:: Problem requirements ::
Set down the whole listing verbatim.

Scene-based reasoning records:
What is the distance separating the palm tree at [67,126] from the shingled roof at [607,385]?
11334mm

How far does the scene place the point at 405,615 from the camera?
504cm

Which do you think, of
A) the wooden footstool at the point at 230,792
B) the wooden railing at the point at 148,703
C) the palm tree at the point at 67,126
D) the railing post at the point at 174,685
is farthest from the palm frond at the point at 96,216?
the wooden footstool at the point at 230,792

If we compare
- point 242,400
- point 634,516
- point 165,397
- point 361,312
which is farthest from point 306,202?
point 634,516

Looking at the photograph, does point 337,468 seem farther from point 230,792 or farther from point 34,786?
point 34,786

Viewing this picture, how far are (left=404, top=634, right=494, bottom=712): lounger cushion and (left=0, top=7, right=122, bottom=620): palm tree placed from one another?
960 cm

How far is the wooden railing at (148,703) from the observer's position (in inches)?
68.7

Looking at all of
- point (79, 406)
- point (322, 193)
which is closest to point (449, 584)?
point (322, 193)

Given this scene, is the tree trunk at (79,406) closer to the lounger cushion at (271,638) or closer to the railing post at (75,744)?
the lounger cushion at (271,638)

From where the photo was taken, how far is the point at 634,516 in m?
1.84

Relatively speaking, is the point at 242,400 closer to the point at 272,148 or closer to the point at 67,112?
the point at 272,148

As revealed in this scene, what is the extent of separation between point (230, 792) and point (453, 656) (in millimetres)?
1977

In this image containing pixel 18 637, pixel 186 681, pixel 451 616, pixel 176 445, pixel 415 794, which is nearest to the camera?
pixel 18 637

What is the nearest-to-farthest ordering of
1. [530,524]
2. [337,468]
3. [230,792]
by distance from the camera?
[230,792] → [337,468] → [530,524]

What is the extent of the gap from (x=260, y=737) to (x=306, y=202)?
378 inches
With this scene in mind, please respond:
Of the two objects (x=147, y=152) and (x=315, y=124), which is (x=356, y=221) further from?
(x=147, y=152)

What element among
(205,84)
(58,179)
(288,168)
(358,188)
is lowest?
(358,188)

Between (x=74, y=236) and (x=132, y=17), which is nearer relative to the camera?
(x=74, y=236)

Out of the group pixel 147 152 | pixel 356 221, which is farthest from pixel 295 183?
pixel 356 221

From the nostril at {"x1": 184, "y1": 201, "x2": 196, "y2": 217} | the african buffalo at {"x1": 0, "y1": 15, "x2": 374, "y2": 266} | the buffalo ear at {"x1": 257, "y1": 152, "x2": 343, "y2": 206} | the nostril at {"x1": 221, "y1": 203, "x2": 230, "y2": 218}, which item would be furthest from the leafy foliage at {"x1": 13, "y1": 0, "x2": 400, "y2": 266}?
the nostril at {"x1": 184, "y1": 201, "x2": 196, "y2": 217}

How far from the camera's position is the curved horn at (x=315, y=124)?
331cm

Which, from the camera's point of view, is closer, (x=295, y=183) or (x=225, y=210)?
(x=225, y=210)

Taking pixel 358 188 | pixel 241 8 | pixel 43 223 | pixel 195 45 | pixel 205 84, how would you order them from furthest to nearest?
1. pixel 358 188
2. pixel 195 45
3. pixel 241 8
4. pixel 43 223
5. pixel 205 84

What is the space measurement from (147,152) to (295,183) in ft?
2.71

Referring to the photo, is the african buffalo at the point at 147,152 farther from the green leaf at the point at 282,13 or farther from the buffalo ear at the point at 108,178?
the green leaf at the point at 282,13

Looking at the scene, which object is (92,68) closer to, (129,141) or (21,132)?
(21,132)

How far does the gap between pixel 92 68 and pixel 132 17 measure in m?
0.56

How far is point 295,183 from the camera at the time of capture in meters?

:: Correct answer ::
What is the distance separating the palm tree at [67,126] from the shingled roof at [607,385]?
11334mm

How far does the scene place the point at 405,615 from the camera?
504cm

Which do you think, of
A) the wooden footstool at the point at 230,792
B) the wooden railing at the point at 148,703
C) the palm tree at the point at 67,126
D) the railing post at the point at 174,685
is farthest from the palm frond at the point at 96,216?
the wooden footstool at the point at 230,792

If we compare
- point 242,400
- point 634,516
- point 165,397
- point 361,312
which is farthest from point 306,202?
point 634,516

Looking at the photograph, does point 337,468 seem farther from point 230,792 or farther from point 34,786?
point 34,786

Viewing this picture, how far are (left=404, top=634, right=494, bottom=712): lounger cushion and (left=0, top=7, right=122, bottom=620): palm tree placed from one another?
960 cm

How far is the wooden railing at (148,703) from the observer's position (in inches)?
68.7

Looking at all of
- point (79, 406)
- point (322, 193)
which is closest to point (449, 584)?
point (322, 193)

Given this scene, is the tree trunk at (79,406) closer to the lounger cushion at (271,638) or closer to the railing post at (75,744)?
the lounger cushion at (271,638)

From where the photo was taken, how far is the point at 634,516 in m?
1.84

Relatively speaking, is the point at 242,400 closer to the point at 272,148 or closer to the point at 67,112?
the point at 272,148

As revealed in this scene, what is the extent of separation between point (230, 792) and point (453, 656) (in millimetres)?
1977

In this image containing pixel 18 637, pixel 186 681, pixel 451 616, pixel 176 445, pixel 415 794, which is nearest to the camera?
pixel 18 637

What is the nearest-to-farthest ordering of
1. [530,524]
2. [337,468]
3. [230,792]
by distance from the camera?
[230,792] → [337,468] → [530,524]

What is the extent of the gap from (x=260, y=737) to (x=306, y=202)?
378 inches
With this scene in mind, please respond:
Of the two objects (x=147, y=152) and (x=315, y=124), which is (x=356, y=221) further from?
(x=147, y=152)

What element among
(205,84)
(58,179)
(288,168)
(358,188)
is lowest?
(358,188)

Between (x=74, y=236) and (x=132, y=17), which is nearer relative to the camera?
(x=74, y=236)

Out of the group pixel 147 152 | pixel 356 221, which is farthest from pixel 295 183?
pixel 356 221

From the nostril at {"x1": 184, "y1": 201, "x2": 196, "y2": 217} | the african buffalo at {"x1": 0, "y1": 15, "x2": 374, "y2": 266} | the buffalo ear at {"x1": 257, "y1": 152, "x2": 343, "y2": 206} | the nostril at {"x1": 221, "y1": 203, "x2": 230, "y2": 218}, which item would be furthest from the leafy foliage at {"x1": 13, "y1": 0, "x2": 400, "y2": 266}?
the nostril at {"x1": 184, "y1": 201, "x2": 196, "y2": 217}

How far from the camera's position is the curved horn at (x=315, y=124)?
331cm

Which, from the camera's point of view, is closer, (x=295, y=183) or (x=225, y=210)?
(x=225, y=210)

Taking pixel 358 188 | pixel 241 8 | pixel 43 223 | pixel 195 45 | pixel 205 84, how would you order them from furthest to nearest?
1. pixel 358 188
2. pixel 195 45
3. pixel 241 8
4. pixel 43 223
5. pixel 205 84

What is the space measurement from (147,152) to (295,183) in ft?
2.71

Referring to the photo, is the african buffalo at the point at 147,152 farther from the green leaf at the point at 282,13 or farther from the buffalo ear at the point at 108,178?
the green leaf at the point at 282,13

Looking at the scene, which object is (92,68) closer to, (129,141) or (21,132)?
(21,132)

How far does the gap between pixel 92 68 and pixel 132 17 measure in m?
0.56

How far is point 295,183 from the camera at the time of capture in meters?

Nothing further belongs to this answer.